Whether or not you want to divorce him, your call.

"I felt bad" is not an acceptable excuse. What is he, 12 years old?
Anonymous
Also, not supporting you in supporting your child is a non-starter. I don't know what kind of help your kid needs, but it's not this Ahole stepfather.
Anonymous
I would do drugs too if I had such an asshole for a stepfather making my life miserable.

can't believe he won't admit the affair. What does he say he was doing at the OW's house, playing Monopoly until daybreak? What a loser. Of course no one believes you, because you aren't telling the truth. if you didn't have sex with the OW, it's just because she wouldn't have you.

I can't believe you are contemplating keeping him, OP. I think it shows a profound lack of self-confidence on your part. Just kick him out already and stop taking his abuse. I think he emotionally abuses you.
Anonymous
Anonymous wrote:DH wants to say to this forum that the stepson was doing other drugs too (exstasy, hookah, Drinking). DH says stepson did crack, Stepson says he never did. DW says Stepson now works at a place that drug tests and has never failed a drug test and moved out.

DH wants to add that no one thinks he's innocent because they don't know him and they don't know how awful DW is and how unreasonable she is.

DW says that's a great reason to leave, but doesn't justify the lying.

And this is another example of why this is circular.........


So the son no longer lives in the home? But you're still arguing about him?

Otherwise nice, decent people do cheat-I know, I was married to one.

Having a partner who is "awful" and "unreasonable" doesn't justify inappropriate relationships.

I think you guys need to live separately for at least a month. Go to individual therapy. Think about whether you want to be in this relationship, and how you would be a better partner.
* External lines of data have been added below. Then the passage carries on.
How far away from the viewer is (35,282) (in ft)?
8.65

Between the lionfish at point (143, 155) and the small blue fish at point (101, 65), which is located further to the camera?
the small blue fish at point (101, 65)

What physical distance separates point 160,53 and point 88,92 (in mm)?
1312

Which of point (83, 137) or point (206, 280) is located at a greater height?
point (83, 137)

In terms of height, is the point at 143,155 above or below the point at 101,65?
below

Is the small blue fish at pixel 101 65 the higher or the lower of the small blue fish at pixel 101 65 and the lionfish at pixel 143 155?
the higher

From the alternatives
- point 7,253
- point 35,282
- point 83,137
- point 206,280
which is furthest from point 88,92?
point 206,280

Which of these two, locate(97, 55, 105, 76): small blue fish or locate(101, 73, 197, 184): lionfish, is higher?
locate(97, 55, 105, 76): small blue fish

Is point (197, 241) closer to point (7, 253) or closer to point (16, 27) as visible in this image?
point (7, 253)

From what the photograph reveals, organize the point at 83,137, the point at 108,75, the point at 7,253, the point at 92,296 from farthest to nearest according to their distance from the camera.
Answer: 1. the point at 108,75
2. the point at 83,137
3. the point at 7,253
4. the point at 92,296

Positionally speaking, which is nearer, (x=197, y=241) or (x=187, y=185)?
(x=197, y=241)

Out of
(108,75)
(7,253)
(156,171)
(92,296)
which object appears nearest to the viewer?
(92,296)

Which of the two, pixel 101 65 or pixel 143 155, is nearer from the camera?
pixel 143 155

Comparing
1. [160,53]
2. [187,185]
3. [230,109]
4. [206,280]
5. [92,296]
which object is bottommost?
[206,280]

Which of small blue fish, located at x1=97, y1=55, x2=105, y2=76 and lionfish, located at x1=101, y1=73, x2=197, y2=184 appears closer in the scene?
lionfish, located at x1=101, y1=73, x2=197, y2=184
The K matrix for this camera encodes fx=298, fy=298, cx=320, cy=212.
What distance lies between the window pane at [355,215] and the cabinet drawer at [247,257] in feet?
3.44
You both need to have some space to step away from the anger and bitterness.
Anonymous
DH, what are the details about you sleeping at the OW's house? How many times? What were the sleeping accommodations? You did not sleep in the same bed? Was there any physical contact of any kind?

How did it happen that you slept at her house? Did she invite you? Why?
Anonymous
Anonymous wrote:I think the W needs to be willing to forgive. If she's not, the whole effort is pointless. I have a family member who was cheated on, spouse repented, they reconciled, but family member could never really forgive, and spouse eventually left because spouse felt that they'd be paying for it forever. Both regretted everything, pretty much the whole way, and I think both continue to regret how it all worked out many years later.
So you really need to be able to forgive, or it just won't work. Reminding him over and over again that he screwed up and making him beg for forgiveness over and over again is not a way to move forward. He'll never really be able to adequately apologize, because, really, apologies can't make it right. She needs to be able to forgive in spite of that.
That said, H needs to realize how hard this is for W to forgive, and realize that to be worthy of that forgiveness, he needs to never do anything even remotely like that again. Cause it sounds like he won't get a third chance.


+1
Anonymous
I've never texted someone a hundred times in a day.
Is that common to those [of you] in the dating/cheating world?